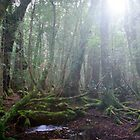 Sunlight through Ballroom Forest - Cradle Mountain, Tasmania by clickedbynic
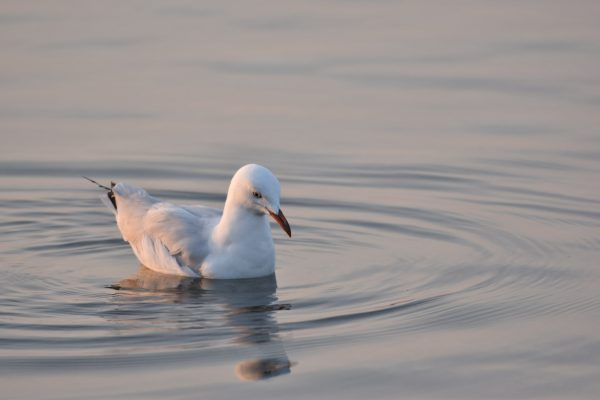Gulls-and-terns-carole-photos-24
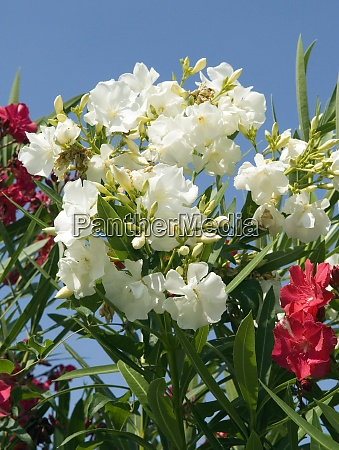 oleander weiss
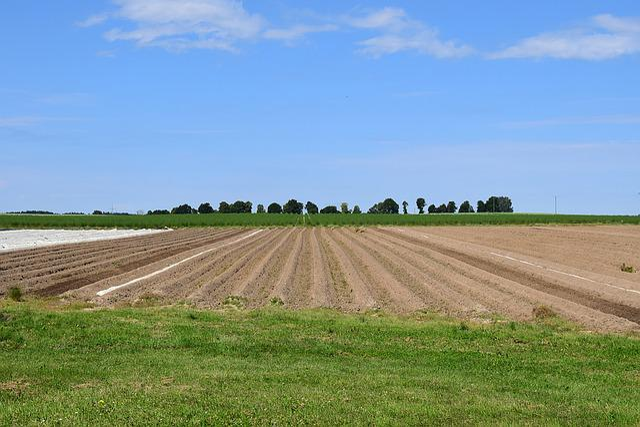 Asparagus Field, Agriculture, Summer, Horizon, Vision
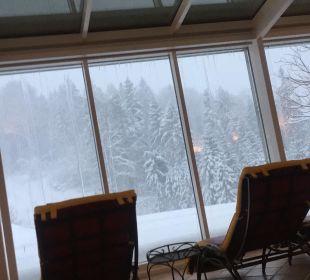 Ruheraum Alm- & Wellnesshotel Alpenhof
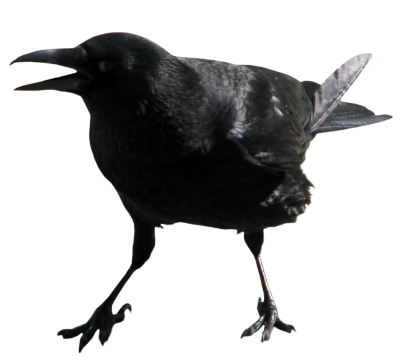 banner royalty free stock Isolated Photos of crow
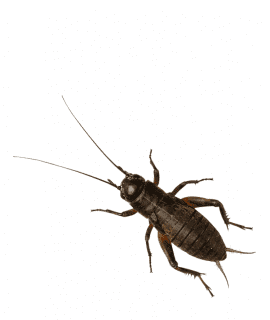Black Crickets, Extra-Large (Bag of 500)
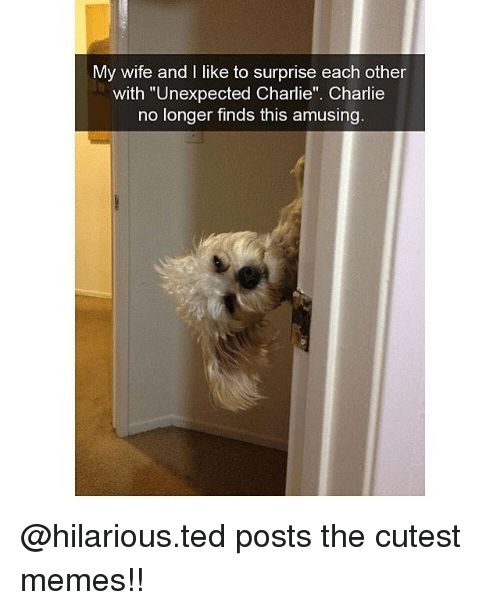 "Charlie, Memes, and Ted: My wife and I like to surprise each other  with ""Unexpected Charlie"". Charlie  no longer finds this amusing @hilarious.ted posts the cutest memes!!"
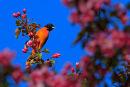 Oriole de Baltimore mâle dans un pommetier en fleurs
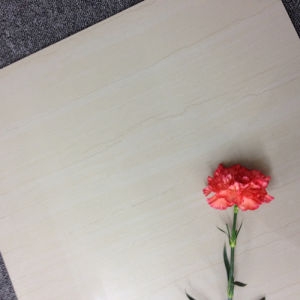Flowers Polished Wall and Floor Tile pictures & photos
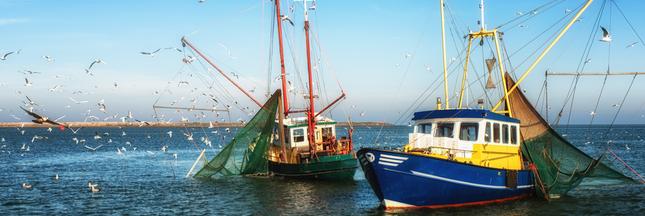 86% des poissons vendus en grande surface proviennent d'une pêche 'non durable'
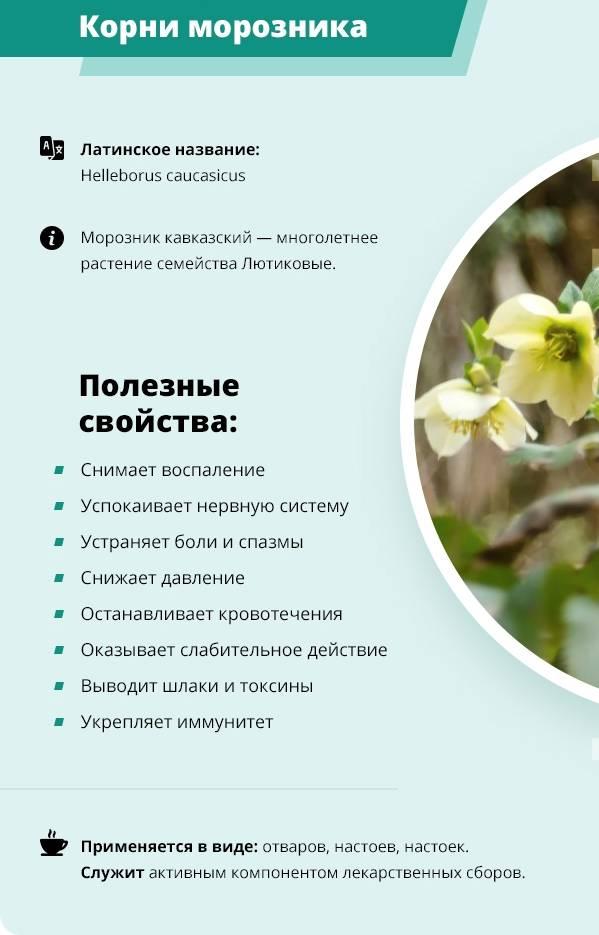 Польза и противопоказания к употреблению морозника кавказского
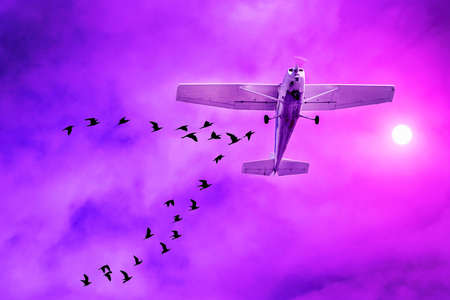 Airliner landing with a flock of birds flying around. Airplane collision with flock of birds at sunset sky, disaster. Airplane and flock of birds 免版税图像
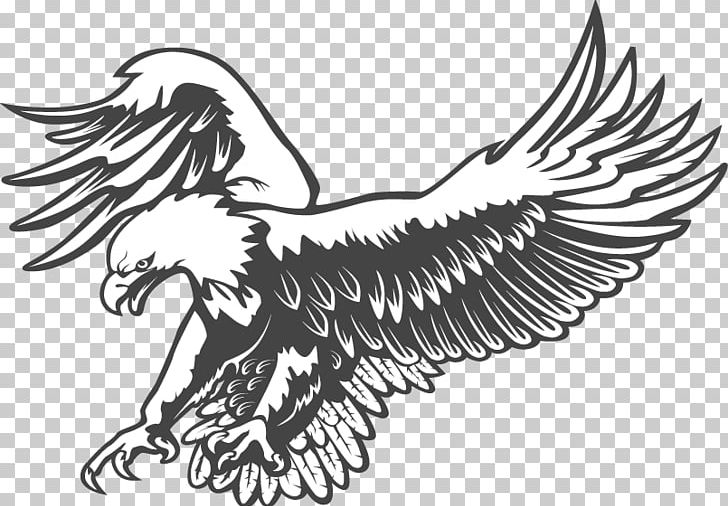 Bald Eagle Black And White Graphics PNG, Clipart, Animals, Artwork.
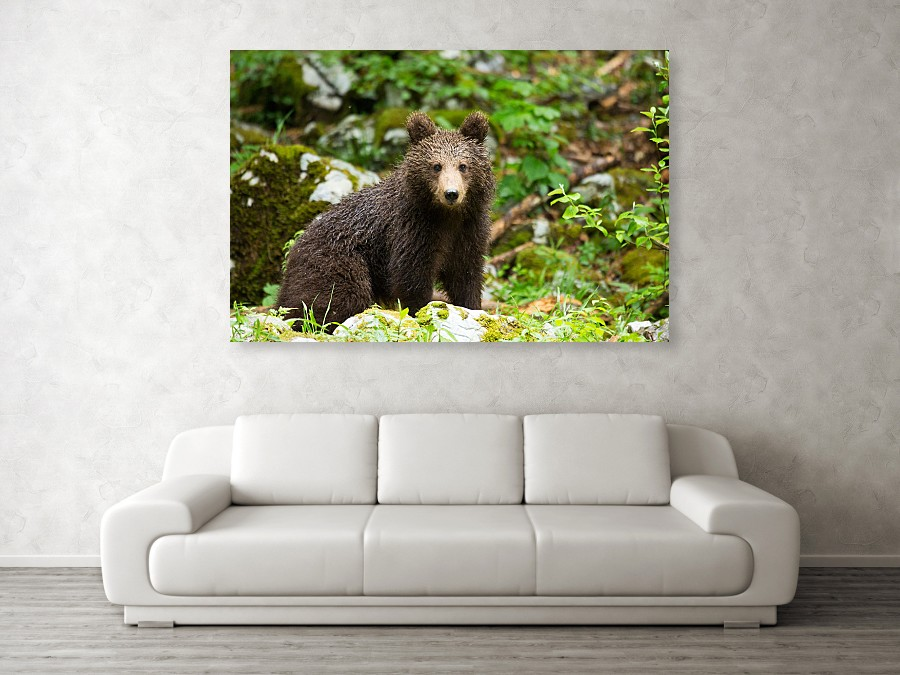 European Brown Bear - acrylic photo print example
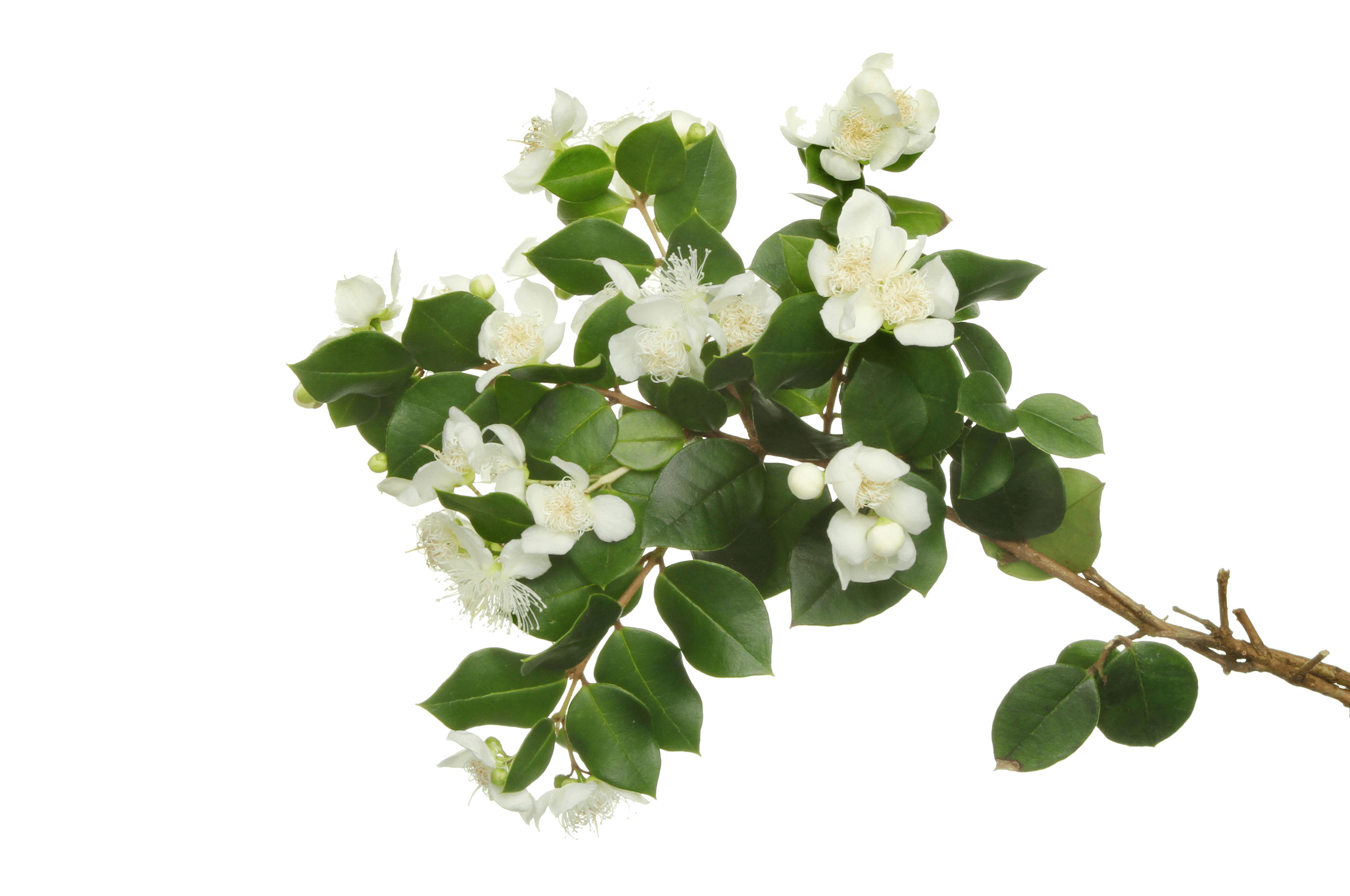 Herbs 17 - Ellia Natural Cosmetics - Cyprus Europe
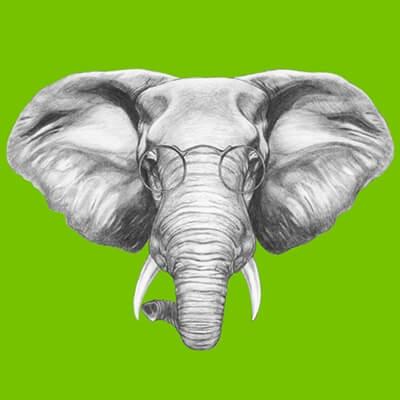 למשש את הפיל: על נקודות עיוורון וכישלונות טיפוליים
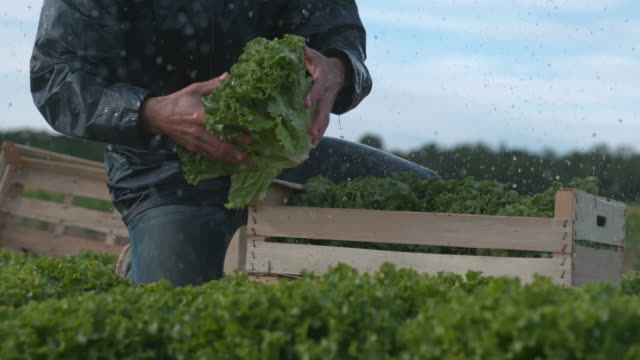super slo mo unrecognizable farmer stacking lettuce into a crate in the rain - lettuce stock videos & royalty-free footage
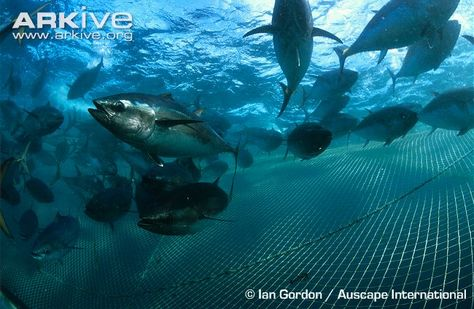 Overfishing has seen the southern bluefin tuna driven to the brink of extinction. The flesh of this massive bony fish has a particularly high fat content and commands a high price in Japan, where an individual fish can fetch as much as US$ 10,000 in 'sashimi' markets. The annual catch of this species during the 1960s was around 80,000 tonnes worldwide and it is estimated that global breeding stocks have been reduced by as much as 97 percent.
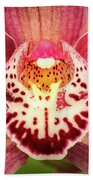Outstanding Orchid Beach Towel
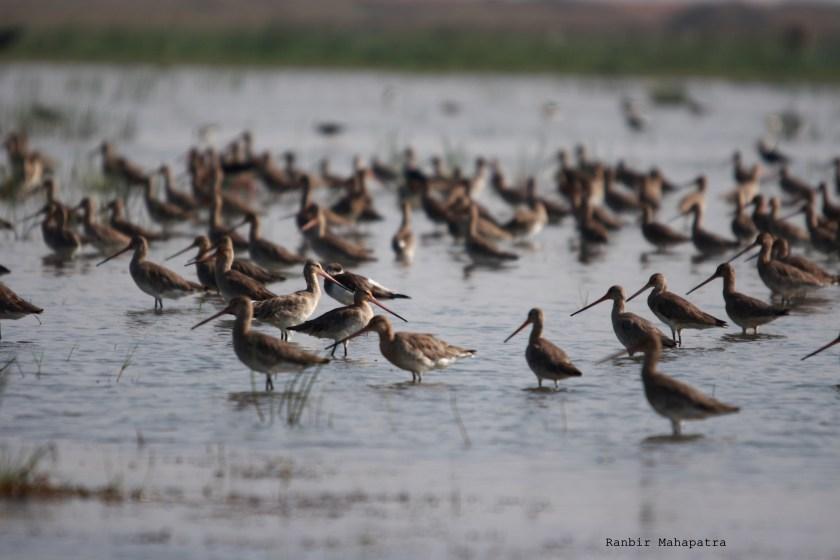 Black winged godwits, Mangalajodi blog, bird sanctuary Orissa, wildlife conservation in India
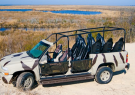 Back Country Safari Tours - Wild Horse Tours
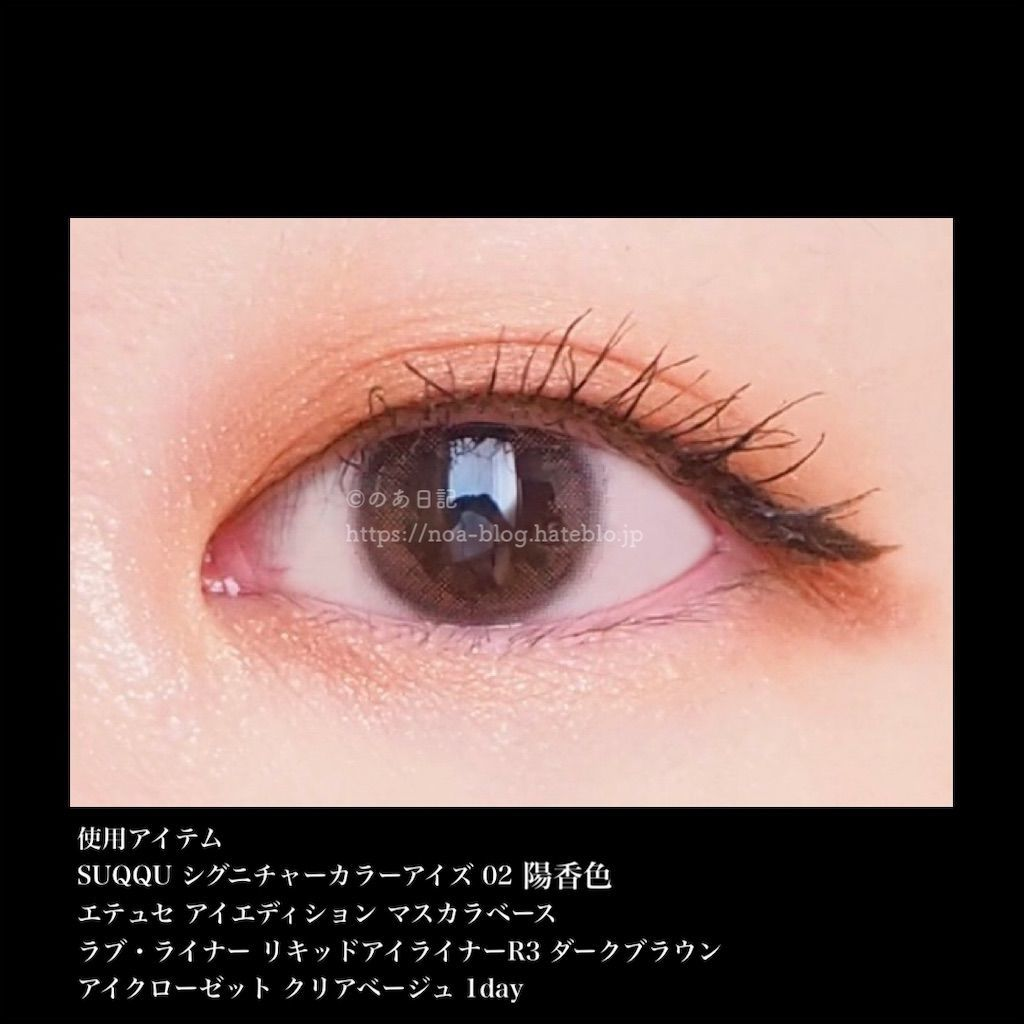 f:id:noa_blog:20210117163839j:image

= = = =

# [DESCRIPTION OF THE TASK]
From the line holding "Black Crickets, Extra-Large (Bag of 500)" to the line holding "86% des poissons", both included, retype the entries above exactly and drop the pictures.

# [EXPECTED ANSWER]
Black Crickets, Extra-Large (Bag of 500)
 "Charlie, Memes, and Ted: My wife and I like to surprise each other  with ""Unexpected Charlie"". Charlie  no longer finds this amusing @hilarious.ted posts the cutest memes!!"
 Oriole de Baltimore mâle dans un pommetier en fleurs
Flowers Polished Wall and Floor Tile pictures & photos
 86% des poissons vendus en grande surface proviennent d'une pêche 'non durable'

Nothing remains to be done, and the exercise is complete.